You have illicited my rage.
Appalled,
The Mornington Peninusla
SK: Somehow I don't think the print media will take too kindly to having one of their cash cows slaughtered.
MS: I love Sharapova; she is to tennis what Steph is too blogging.
Fanny: Well I've never found brilliant debaters to be very good at Rugby League. But I did enjoy the rest of your cheeky comment. You saucy minx.
I'd love to hear a post match interview whit a curling team
It annoys the shit out of me when sports players thank God and Jesus.

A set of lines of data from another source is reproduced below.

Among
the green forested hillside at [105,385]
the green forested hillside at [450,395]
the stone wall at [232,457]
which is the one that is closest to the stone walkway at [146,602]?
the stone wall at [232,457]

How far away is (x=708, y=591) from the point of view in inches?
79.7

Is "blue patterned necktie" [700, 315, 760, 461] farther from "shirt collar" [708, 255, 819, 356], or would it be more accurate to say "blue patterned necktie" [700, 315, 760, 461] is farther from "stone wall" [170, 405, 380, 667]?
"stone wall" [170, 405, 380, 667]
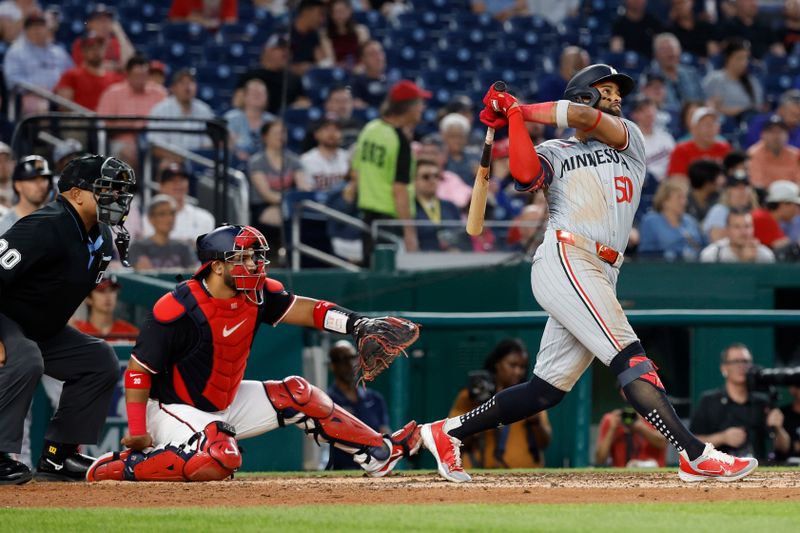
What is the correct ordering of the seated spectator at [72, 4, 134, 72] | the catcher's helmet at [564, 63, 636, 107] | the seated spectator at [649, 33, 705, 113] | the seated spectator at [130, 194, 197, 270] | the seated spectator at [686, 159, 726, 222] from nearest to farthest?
the catcher's helmet at [564, 63, 636, 107]
the seated spectator at [130, 194, 197, 270]
the seated spectator at [686, 159, 726, 222]
the seated spectator at [72, 4, 134, 72]
the seated spectator at [649, 33, 705, 113]

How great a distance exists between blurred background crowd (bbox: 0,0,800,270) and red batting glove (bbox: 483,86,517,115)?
313 centimetres

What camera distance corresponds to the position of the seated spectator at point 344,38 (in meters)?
14.5

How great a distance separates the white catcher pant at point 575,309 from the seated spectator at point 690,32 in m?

You forgot to translate "it's a game of two halves" and "football was the winner on the day".
Geeze I miss that big boofhead footie commentator that used to say shit like "Them blokes played hard and done good - they took the ball up the middle and acquitted themselves well." What was his name? Jack Gibson. Brown bread now. I gave Tim Bailey a copy of his book when he left SEAFM on the Gold Coast to go to Channel Ten. So if you ever wondered where he got his ocker lines - its down to me. And that boofhead's book.
BTW mate...remember this from four years ago? - The Radar Awards - ah the fun we used to have on that blog.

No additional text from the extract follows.